Contudo, sabemos que as coisas não se passam bem assim – como a tirinha da
Mafalda acima ilustra. De fato, embora vivamos em um regime que, em aspectos essenciais, é inegavelmente
democrático, não é despropositado observar que a democracia brasileira ainda
parece distante de encerrar a virtuosa articulação entre liberdade e igualdade
estabelecida por Rousseau como pilar de uma associação legítima. Nesse sentido, se aceitamos a
tese forte do filósofo genebrino (a soberania popular como única fonte de
legitimidade do estado civil), podemos pensar em duas grandes causas para este
distanciamento entre teoria e realidade.
Em primeiro lugar a crescente – e crescentemente nefasta –
interferência do poder econômico sobre os interesses públicos. Tal
interferência atualmente se expressa, em especial, na participação empresarial
no financiamento das campanhas eleitorais, e constitui, a meu ver, o núcleo dos problemas
políticos brasileiros. Afinal, o financiamento privado “amarra” os eleitos às empresas
financiadoras, fazendo com que as demandas coletivas sejam frequentemente sufocadas
pelos interesses particulares daqueles setores. Por conseguinte, a soberania
popular é anulada em detrimento do poder do capital, distorcendo, no mesmo
gesto, a ideia de representatividade, tão cara a qualquer democracia.

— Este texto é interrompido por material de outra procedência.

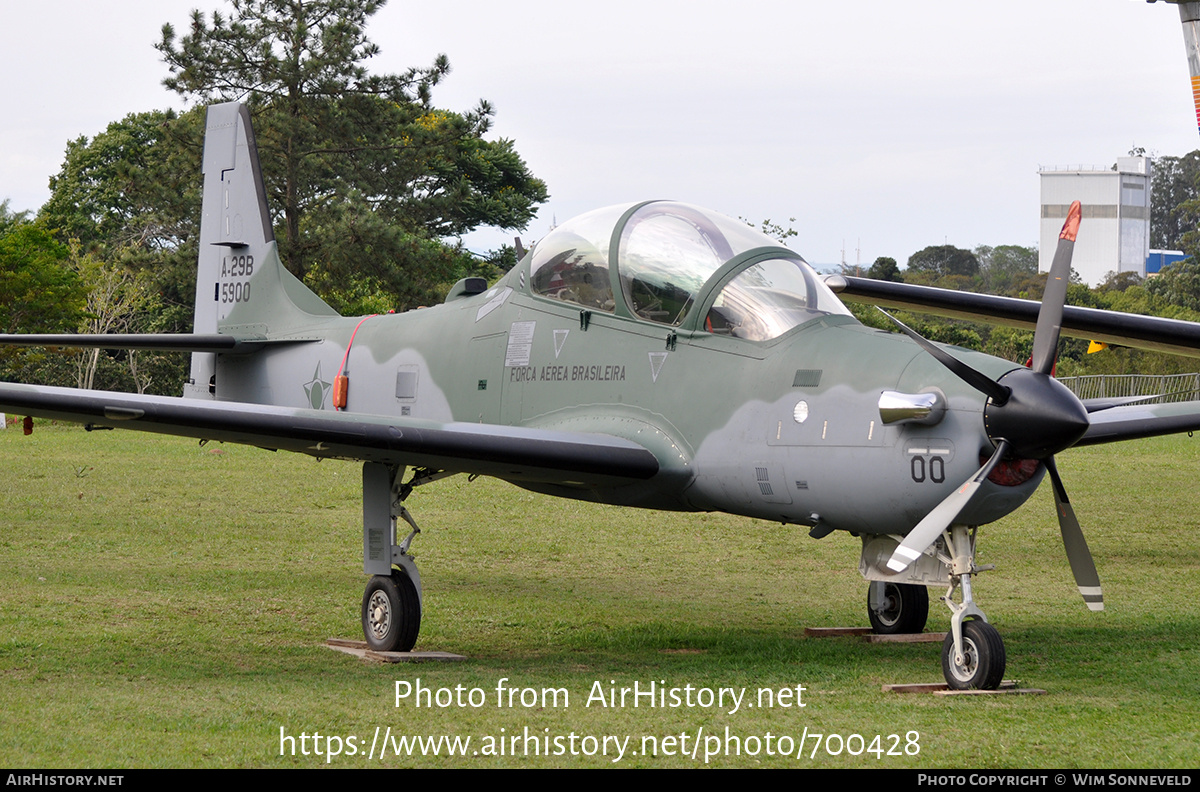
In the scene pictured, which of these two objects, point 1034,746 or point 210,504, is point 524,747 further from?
point 210,504

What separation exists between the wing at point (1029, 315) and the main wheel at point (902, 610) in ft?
11.5

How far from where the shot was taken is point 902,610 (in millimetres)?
9844

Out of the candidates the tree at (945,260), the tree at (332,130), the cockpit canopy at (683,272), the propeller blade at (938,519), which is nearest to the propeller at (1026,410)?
the propeller blade at (938,519)

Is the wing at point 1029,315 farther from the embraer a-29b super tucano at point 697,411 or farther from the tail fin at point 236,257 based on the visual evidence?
the tail fin at point 236,257

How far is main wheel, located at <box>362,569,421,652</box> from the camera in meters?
9.02

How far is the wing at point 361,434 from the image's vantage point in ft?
25.6

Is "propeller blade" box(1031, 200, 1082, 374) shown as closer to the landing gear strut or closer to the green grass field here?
the landing gear strut

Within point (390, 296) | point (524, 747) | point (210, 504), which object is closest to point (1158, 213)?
point (390, 296)

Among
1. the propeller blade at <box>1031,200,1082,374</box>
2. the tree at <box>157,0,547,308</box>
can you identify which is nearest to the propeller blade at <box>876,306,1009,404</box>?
the propeller blade at <box>1031,200,1082,374</box>

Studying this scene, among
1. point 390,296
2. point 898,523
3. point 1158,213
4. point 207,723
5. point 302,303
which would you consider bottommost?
point 207,723

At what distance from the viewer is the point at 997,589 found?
40.1 feet

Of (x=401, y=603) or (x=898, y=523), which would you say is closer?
(x=898, y=523)

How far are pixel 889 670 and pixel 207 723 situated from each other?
175 inches

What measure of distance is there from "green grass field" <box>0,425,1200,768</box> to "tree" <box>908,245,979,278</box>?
10301 centimetres
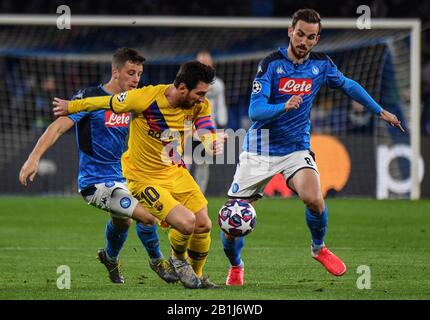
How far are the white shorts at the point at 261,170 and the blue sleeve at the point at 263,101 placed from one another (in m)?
0.49

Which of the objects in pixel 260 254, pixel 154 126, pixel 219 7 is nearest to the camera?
pixel 154 126

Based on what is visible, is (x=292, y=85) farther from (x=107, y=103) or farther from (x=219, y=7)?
(x=219, y=7)

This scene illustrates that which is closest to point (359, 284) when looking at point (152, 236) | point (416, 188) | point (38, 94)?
point (152, 236)

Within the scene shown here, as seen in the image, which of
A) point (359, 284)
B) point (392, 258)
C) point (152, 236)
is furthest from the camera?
point (392, 258)

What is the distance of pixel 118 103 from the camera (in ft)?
24.6

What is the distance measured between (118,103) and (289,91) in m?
1.49

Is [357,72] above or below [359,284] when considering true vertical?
above

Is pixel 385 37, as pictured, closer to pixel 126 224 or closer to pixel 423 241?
pixel 423 241

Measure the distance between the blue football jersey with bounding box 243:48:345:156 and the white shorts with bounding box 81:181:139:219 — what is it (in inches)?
46.4

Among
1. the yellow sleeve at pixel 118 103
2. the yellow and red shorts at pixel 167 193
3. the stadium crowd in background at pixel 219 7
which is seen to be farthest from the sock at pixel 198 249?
the stadium crowd in background at pixel 219 7

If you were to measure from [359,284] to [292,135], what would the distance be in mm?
1402

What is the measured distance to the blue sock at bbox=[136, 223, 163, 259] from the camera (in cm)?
809

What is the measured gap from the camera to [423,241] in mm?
10875

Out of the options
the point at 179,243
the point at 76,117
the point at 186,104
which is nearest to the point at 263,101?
the point at 186,104
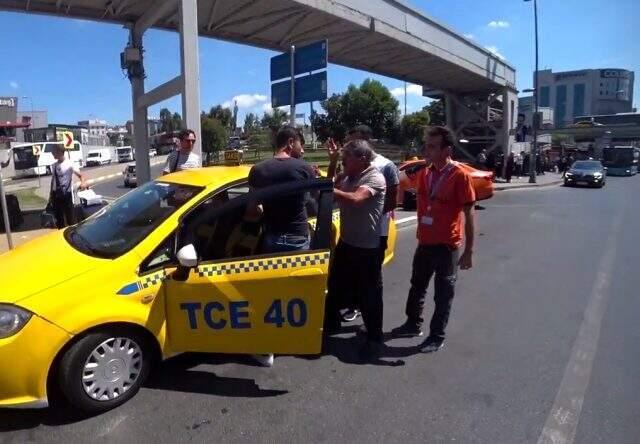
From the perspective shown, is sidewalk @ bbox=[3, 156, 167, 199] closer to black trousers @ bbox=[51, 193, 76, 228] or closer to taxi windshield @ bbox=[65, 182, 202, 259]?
black trousers @ bbox=[51, 193, 76, 228]

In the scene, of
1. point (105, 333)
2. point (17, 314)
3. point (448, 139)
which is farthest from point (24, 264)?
point (448, 139)

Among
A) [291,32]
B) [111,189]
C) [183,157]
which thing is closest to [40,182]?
[111,189]

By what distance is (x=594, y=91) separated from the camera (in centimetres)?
13425

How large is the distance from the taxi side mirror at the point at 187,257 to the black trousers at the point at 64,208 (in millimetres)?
5810

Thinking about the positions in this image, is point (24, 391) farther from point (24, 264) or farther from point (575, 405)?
point (575, 405)

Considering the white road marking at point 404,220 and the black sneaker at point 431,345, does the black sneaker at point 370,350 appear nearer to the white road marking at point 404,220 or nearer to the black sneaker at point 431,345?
the black sneaker at point 431,345

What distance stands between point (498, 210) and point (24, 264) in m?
12.6

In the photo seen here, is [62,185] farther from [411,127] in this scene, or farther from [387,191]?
[411,127]

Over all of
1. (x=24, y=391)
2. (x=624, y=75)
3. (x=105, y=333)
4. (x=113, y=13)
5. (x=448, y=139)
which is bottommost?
(x=24, y=391)

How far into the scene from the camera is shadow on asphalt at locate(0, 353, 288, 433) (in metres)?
2.79

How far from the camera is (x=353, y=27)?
44.7ft

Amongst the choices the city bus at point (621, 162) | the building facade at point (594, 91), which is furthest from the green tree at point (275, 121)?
the building facade at point (594, 91)

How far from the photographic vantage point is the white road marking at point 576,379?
2.69 meters

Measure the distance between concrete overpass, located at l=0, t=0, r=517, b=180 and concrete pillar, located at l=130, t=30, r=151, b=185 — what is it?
23 mm
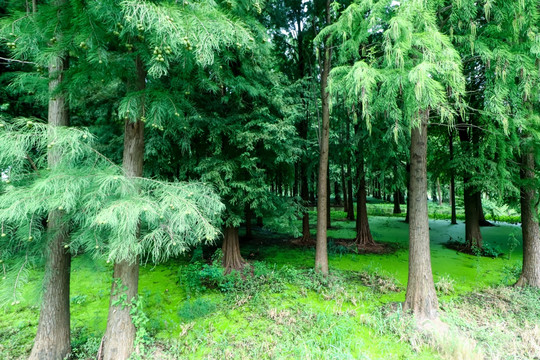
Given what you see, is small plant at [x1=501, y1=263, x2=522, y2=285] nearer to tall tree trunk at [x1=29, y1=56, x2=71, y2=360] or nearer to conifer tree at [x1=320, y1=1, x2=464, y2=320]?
conifer tree at [x1=320, y1=1, x2=464, y2=320]

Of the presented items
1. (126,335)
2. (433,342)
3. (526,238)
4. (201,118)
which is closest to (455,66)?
(433,342)

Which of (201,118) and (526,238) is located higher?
(201,118)

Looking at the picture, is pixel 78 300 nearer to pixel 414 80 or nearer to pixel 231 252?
pixel 231 252

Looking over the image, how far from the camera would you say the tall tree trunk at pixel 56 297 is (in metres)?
3.52

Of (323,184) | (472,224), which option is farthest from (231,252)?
(472,224)

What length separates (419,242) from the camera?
464 cm

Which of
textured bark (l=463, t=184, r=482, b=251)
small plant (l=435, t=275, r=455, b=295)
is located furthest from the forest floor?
textured bark (l=463, t=184, r=482, b=251)

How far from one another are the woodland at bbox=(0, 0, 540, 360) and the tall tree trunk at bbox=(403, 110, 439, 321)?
0.11 feet

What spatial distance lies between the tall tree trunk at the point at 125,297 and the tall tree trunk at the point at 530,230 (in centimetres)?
806

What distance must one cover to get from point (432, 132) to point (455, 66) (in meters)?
8.37

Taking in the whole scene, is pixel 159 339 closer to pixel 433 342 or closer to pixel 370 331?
pixel 370 331

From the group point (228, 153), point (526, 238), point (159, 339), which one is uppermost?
point (228, 153)

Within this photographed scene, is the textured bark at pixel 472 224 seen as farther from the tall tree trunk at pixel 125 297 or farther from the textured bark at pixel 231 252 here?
the tall tree trunk at pixel 125 297

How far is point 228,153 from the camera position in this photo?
6297mm
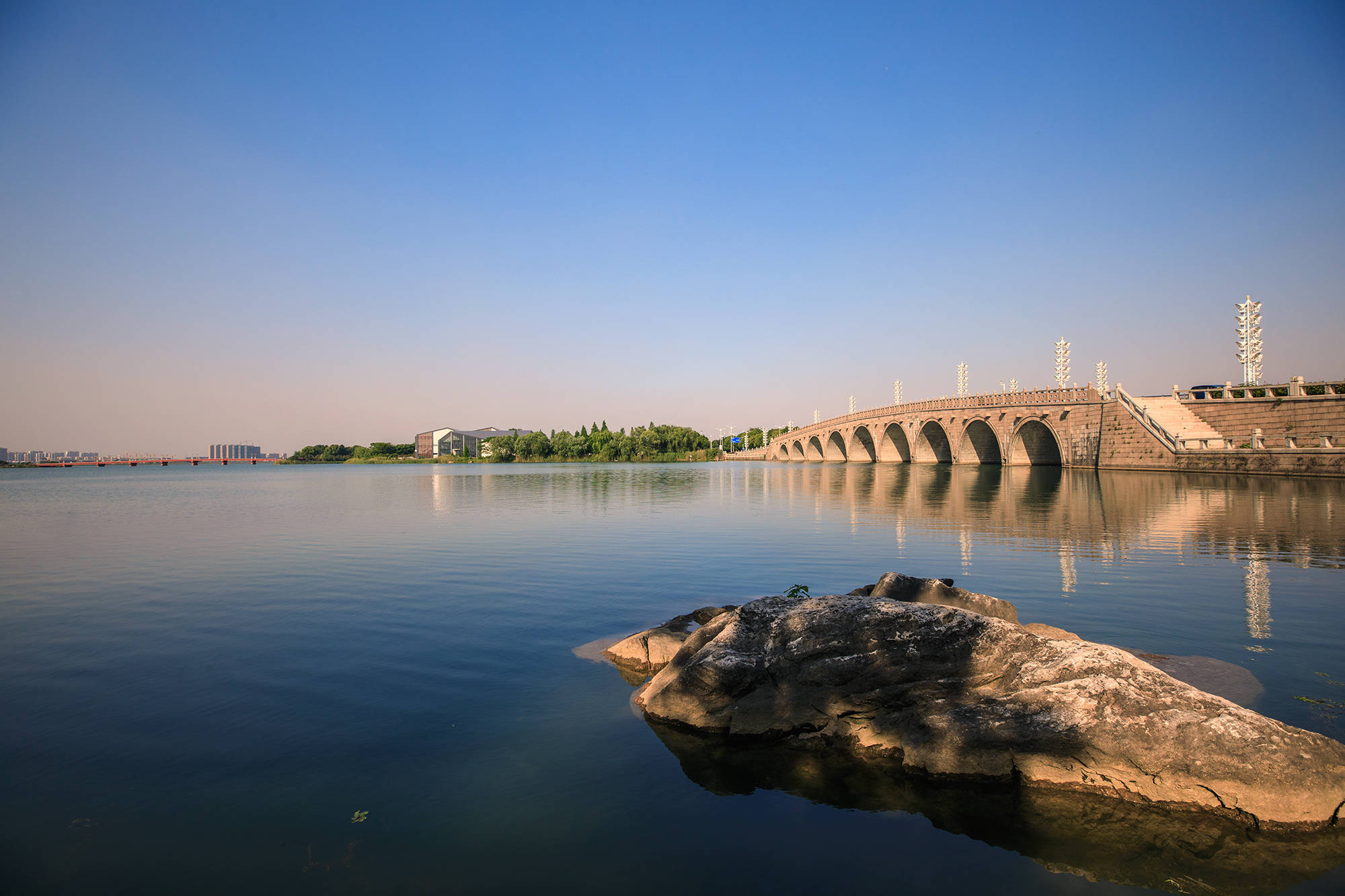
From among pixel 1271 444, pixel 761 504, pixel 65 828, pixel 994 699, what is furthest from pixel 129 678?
pixel 1271 444

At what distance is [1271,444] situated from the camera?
124 feet

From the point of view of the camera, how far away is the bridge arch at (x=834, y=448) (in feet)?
337

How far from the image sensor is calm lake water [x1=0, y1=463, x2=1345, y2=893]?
4.59 m

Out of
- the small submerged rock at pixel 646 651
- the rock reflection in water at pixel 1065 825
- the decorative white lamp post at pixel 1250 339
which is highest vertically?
the decorative white lamp post at pixel 1250 339

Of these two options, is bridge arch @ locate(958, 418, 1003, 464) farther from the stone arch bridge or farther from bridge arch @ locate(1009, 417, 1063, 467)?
bridge arch @ locate(1009, 417, 1063, 467)

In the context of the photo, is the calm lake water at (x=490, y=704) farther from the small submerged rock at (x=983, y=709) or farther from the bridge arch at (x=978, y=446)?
the bridge arch at (x=978, y=446)

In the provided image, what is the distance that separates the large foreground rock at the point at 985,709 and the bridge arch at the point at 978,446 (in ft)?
215

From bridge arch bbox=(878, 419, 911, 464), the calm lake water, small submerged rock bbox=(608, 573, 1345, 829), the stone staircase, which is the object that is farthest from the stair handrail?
small submerged rock bbox=(608, 573, 1345, 829)

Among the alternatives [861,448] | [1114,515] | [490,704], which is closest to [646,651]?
[490,704]

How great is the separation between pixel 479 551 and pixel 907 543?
11.9 meters

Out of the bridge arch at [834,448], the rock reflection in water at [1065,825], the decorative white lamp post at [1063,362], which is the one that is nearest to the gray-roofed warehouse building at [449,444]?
the bridge arch at [834,448]

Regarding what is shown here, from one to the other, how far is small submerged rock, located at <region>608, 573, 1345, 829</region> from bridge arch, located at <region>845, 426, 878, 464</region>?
88.8 metres

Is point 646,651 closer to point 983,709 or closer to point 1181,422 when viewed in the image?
point 983,709

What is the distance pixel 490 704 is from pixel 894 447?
90055 millimetres
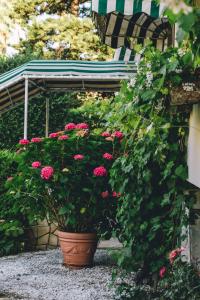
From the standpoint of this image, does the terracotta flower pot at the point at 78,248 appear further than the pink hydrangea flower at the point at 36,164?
Yes

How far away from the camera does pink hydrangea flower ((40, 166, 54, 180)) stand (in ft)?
19.2

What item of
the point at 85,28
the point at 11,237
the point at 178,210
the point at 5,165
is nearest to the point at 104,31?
the point at 5,165

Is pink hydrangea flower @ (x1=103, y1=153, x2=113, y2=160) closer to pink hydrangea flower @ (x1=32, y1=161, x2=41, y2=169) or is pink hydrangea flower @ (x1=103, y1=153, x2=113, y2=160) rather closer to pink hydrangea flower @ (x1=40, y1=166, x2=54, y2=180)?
pink hydrangea flower @ (x1=40, y1=166, x2=54, y2=180)

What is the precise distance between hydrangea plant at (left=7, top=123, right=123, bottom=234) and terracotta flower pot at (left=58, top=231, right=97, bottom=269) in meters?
0.12

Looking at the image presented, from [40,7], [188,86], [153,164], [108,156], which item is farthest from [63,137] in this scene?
[40,7]

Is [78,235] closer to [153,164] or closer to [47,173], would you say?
[47,173]

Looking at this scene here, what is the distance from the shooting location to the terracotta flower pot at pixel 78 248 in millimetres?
6238

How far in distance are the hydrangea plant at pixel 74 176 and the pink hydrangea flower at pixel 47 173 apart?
48 millimetres

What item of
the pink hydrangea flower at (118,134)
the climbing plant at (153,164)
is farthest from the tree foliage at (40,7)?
the climbing plant at (153,164)

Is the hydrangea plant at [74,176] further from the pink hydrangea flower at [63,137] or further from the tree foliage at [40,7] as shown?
the tree foliage at [40,7]

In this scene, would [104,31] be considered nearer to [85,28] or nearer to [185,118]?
[185,118]

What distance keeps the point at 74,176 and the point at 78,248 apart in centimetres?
85

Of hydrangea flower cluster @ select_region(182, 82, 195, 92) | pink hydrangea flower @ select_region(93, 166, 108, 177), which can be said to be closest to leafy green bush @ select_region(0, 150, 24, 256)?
pink hydrangea flower @ select_region(93, 166, 108, 177)

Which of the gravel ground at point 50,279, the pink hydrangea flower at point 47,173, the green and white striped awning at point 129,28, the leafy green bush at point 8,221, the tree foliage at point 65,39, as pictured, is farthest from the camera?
the tree foliage at point 65,39
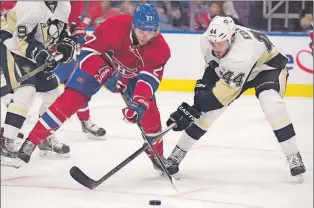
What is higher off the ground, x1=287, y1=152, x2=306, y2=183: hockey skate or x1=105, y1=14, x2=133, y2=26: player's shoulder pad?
x1=105, y1=14, x2=133, y2=26: player's shoulder pad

A percepção dessa situação – expressa em frases comumente
ouvidas, tais como, “os políticos só governam para os ricos”, “ninguém se
interessa pelo povo” etc. – conduz à segunda grande causa daquele
distanciamento indicado no parágrafo anterior: a alienação de grande parte da
população em relação aos rumos do país. Não que esta alienação seja fruto
exclusivo da primeira causa. Mas, a ingerência do poder econômico não apenas
distorce a representatividade e a busca pelos interesses em comum, como também
exclui a parcela majoritária da população da dinâmica de funcionamento da política. A
soma destes fatores conduz a um descrédito inevitável. Com isso, porém,
amplia-se o desinteresse popular pela política (logo, por sua própria liberdade) e, consequentemente, em um círculo
vicioso, o poder dos mais privilegiados (que jamais deixam de ocupar da
política, convém sempre lembrar) é ainda mais reforçado, aumentando ou perpetuando a desigualdade
social.
Enfim, se a essência da democracia, tal como observou
Rousseau, é a soberania popular, não é errado dizer que estamos longe ainda de
constituir uma democracia efetiva no Brasil. Isto é, uma sociedade na qual
todos sejam verdadeiramente iguais e livres, artífices da vida em comum. Embora
passos importantes tenham sido dados nesse sentido nos últimos tempos, o
caminho a trilhar ainda é longo – e, pelos últimos acontecimentos de nossa vida
política, mais tortuoso do que se poderia supor.